(Data drawn from a collection)

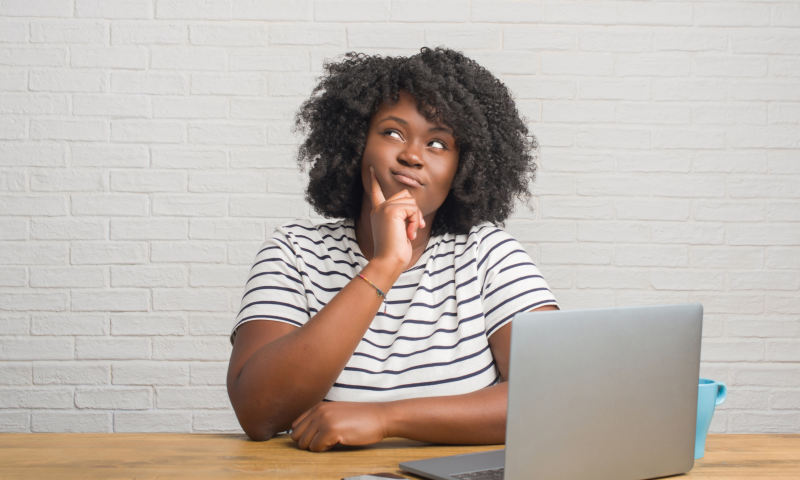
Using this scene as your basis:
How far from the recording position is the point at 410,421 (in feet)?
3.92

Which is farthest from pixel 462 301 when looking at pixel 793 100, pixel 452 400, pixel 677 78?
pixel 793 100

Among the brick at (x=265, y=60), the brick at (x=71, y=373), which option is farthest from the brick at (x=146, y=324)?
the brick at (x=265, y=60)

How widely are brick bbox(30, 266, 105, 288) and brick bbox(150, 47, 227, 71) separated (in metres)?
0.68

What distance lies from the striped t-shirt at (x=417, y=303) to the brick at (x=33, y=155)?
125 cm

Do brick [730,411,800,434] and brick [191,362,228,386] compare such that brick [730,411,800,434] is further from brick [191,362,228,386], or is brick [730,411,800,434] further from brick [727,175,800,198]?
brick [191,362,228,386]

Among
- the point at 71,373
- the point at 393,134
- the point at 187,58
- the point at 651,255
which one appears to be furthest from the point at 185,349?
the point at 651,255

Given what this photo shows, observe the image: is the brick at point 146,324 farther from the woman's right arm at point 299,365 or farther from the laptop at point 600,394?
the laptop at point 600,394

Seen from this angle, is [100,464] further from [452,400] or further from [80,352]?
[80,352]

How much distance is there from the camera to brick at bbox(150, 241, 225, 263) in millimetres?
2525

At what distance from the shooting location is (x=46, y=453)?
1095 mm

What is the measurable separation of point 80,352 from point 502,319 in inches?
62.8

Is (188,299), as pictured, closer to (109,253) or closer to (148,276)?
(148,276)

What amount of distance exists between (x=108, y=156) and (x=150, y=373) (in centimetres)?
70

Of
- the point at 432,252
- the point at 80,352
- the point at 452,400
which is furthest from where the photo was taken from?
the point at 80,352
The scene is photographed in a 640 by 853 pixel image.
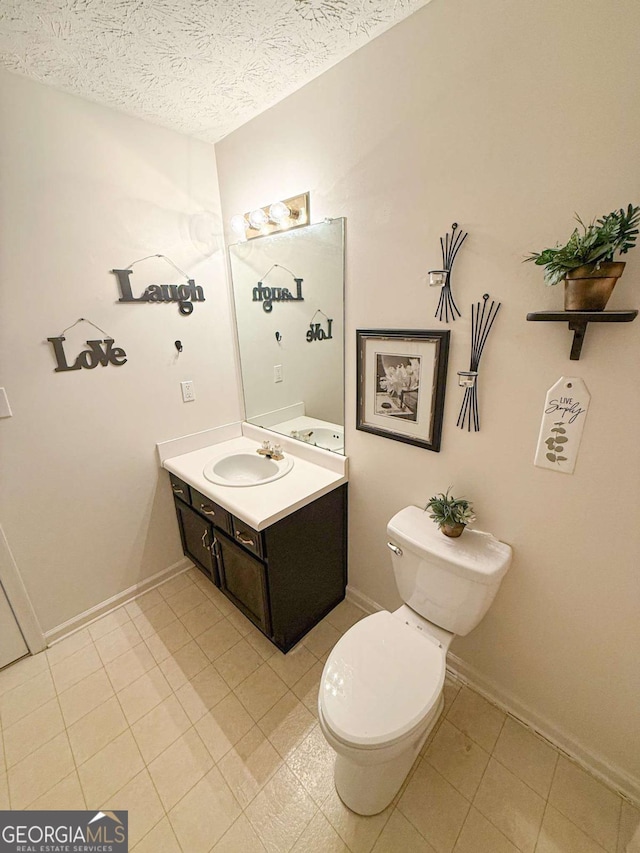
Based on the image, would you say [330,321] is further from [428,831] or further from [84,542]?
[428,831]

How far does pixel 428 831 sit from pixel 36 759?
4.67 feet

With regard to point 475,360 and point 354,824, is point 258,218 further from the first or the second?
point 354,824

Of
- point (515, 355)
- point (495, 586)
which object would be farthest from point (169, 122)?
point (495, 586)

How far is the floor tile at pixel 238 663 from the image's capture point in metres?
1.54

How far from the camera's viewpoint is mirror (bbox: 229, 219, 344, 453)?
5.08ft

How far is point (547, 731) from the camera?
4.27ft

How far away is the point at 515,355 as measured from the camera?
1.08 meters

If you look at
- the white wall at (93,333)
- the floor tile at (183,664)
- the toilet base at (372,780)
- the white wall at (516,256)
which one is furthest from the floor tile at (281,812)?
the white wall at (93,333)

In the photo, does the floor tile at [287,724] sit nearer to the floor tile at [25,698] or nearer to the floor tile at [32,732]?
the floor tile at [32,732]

--

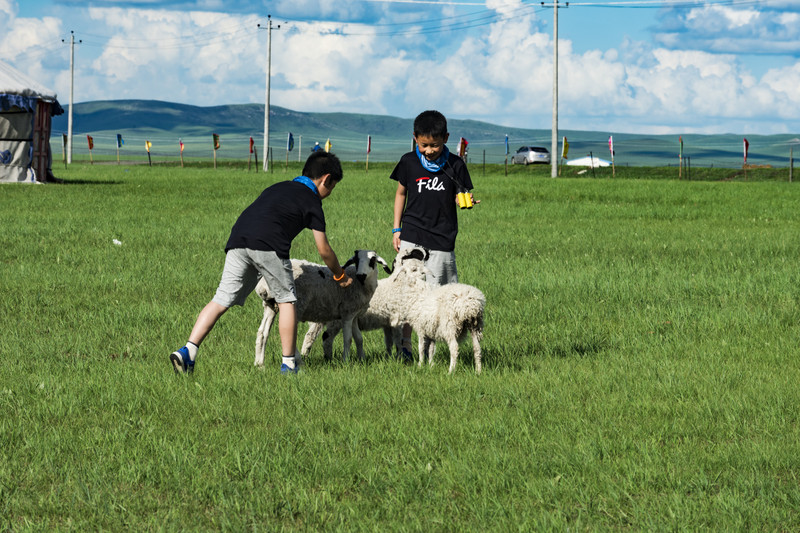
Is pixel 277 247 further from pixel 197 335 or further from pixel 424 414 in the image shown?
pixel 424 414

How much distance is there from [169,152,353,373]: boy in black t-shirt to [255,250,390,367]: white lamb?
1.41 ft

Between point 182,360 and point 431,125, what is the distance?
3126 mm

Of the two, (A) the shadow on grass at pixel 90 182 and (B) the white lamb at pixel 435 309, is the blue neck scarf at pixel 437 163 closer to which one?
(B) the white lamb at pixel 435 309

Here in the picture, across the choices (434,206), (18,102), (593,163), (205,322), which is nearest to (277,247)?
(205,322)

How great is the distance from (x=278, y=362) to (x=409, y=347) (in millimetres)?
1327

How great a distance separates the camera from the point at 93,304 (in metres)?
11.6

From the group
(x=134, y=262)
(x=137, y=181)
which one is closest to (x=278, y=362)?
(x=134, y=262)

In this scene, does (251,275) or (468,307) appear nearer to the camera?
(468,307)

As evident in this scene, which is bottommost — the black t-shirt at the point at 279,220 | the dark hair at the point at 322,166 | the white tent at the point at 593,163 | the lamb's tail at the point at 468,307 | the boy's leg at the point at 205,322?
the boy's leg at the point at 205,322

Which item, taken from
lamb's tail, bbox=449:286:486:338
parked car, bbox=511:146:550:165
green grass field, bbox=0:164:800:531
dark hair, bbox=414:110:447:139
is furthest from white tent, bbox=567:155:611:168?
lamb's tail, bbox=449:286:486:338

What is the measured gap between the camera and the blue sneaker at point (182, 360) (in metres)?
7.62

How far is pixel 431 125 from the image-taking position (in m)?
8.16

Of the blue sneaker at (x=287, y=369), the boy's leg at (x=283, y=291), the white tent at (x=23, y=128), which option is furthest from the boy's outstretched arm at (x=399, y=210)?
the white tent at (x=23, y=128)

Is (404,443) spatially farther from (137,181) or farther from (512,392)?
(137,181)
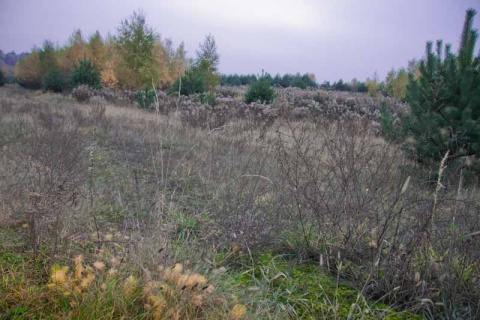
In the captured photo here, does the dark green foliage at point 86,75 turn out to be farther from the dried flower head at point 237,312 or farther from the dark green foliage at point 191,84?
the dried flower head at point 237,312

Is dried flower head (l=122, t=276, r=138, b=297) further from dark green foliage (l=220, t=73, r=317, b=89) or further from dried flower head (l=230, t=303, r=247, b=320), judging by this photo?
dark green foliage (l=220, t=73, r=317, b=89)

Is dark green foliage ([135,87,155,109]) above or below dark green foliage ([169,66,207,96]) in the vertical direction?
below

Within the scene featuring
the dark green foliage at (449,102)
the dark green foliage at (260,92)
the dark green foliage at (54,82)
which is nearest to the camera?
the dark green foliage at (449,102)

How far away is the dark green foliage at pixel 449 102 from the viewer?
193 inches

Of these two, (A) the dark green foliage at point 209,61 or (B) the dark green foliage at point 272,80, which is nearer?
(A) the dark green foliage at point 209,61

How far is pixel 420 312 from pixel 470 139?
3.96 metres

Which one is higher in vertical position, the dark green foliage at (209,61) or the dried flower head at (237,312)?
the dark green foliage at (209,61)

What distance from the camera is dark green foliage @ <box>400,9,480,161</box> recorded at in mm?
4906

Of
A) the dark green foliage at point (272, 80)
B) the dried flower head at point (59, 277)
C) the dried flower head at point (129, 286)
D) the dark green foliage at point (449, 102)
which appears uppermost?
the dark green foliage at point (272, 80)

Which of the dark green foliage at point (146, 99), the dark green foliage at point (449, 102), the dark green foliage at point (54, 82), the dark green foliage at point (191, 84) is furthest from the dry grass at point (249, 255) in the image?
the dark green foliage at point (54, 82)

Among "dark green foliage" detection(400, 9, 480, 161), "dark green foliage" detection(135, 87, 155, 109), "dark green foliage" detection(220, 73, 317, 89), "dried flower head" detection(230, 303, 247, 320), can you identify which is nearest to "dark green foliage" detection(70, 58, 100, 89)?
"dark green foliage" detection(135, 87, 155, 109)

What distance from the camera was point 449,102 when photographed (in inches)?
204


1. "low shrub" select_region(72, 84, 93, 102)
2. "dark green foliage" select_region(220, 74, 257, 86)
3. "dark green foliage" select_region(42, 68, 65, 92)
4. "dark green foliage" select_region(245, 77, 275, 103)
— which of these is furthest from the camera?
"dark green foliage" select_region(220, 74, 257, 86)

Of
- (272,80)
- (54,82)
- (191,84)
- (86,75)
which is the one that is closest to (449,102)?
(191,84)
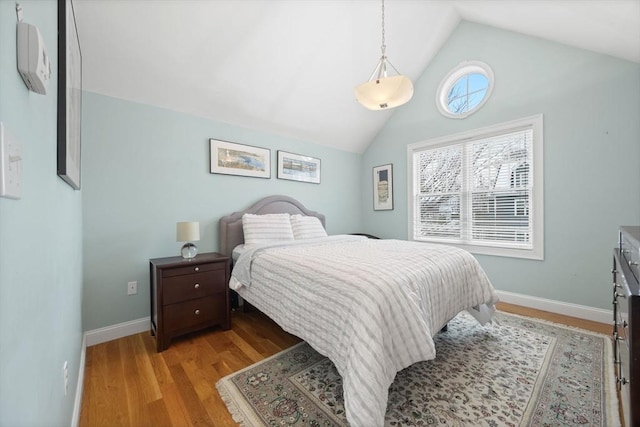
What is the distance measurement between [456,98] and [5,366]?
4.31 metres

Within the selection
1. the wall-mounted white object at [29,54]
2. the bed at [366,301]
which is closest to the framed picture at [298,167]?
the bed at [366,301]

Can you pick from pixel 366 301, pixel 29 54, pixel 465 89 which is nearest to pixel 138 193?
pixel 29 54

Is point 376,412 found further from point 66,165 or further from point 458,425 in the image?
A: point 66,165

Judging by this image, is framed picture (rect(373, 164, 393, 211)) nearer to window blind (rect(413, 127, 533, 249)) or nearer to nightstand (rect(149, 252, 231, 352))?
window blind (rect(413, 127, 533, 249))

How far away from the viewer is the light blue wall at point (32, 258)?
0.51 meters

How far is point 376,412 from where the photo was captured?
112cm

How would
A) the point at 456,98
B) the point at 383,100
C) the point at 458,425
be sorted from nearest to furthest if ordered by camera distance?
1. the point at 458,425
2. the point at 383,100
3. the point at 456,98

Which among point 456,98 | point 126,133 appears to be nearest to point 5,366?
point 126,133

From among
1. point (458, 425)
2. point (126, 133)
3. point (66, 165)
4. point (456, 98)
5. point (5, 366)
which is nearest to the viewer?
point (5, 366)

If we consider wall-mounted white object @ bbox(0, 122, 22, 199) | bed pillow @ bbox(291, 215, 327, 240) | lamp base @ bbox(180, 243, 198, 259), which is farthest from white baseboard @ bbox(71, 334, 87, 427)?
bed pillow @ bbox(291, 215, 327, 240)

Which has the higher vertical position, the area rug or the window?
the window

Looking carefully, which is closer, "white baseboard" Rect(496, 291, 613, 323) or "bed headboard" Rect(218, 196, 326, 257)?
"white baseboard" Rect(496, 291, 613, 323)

...

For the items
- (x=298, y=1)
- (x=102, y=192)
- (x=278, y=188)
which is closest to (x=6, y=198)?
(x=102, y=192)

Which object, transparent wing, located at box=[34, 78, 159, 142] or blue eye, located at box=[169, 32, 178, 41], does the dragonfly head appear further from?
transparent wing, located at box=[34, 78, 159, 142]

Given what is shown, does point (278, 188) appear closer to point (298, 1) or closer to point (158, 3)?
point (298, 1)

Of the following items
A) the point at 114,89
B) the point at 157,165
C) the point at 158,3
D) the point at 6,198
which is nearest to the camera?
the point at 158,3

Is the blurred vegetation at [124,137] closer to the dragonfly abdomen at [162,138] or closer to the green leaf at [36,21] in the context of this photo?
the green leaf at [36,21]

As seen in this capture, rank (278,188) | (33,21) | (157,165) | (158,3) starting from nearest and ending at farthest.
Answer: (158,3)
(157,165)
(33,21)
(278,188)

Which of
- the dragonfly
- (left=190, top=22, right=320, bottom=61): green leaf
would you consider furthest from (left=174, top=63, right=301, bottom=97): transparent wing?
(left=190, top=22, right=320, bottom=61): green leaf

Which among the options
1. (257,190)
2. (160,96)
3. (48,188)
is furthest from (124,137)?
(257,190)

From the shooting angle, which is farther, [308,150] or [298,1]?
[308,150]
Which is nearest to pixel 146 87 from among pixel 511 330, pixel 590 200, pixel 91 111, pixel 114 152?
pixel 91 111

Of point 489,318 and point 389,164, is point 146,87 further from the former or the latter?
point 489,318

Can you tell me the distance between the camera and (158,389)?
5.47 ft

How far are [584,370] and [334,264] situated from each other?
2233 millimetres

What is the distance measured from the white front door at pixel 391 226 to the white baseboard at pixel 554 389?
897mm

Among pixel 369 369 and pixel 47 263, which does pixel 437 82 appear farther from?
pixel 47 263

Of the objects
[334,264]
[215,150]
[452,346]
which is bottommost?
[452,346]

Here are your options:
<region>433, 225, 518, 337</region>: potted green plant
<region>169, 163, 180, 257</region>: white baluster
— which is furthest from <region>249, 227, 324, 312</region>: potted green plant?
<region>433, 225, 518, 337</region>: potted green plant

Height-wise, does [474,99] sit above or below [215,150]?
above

Set task -> List every line above that contains the string "grass", treating uppercase and lowercase as different.

Correct output ->
Of the two, (A) the shadow on grass at pixel 90 182 and (B) the white lamb at pixel 435 309, is the blue neck scarf at pixel 437 163 closer to which one?
green grass field, bbox=0:164:800:531
Which of the dark green foliage at point (146, 99), the dark green foliage at point (449, 102), the dark green foliage at point (54, 82), the dark green foliage at point (191, 84) is furthest from the dry grass at point (249, 255) in the image?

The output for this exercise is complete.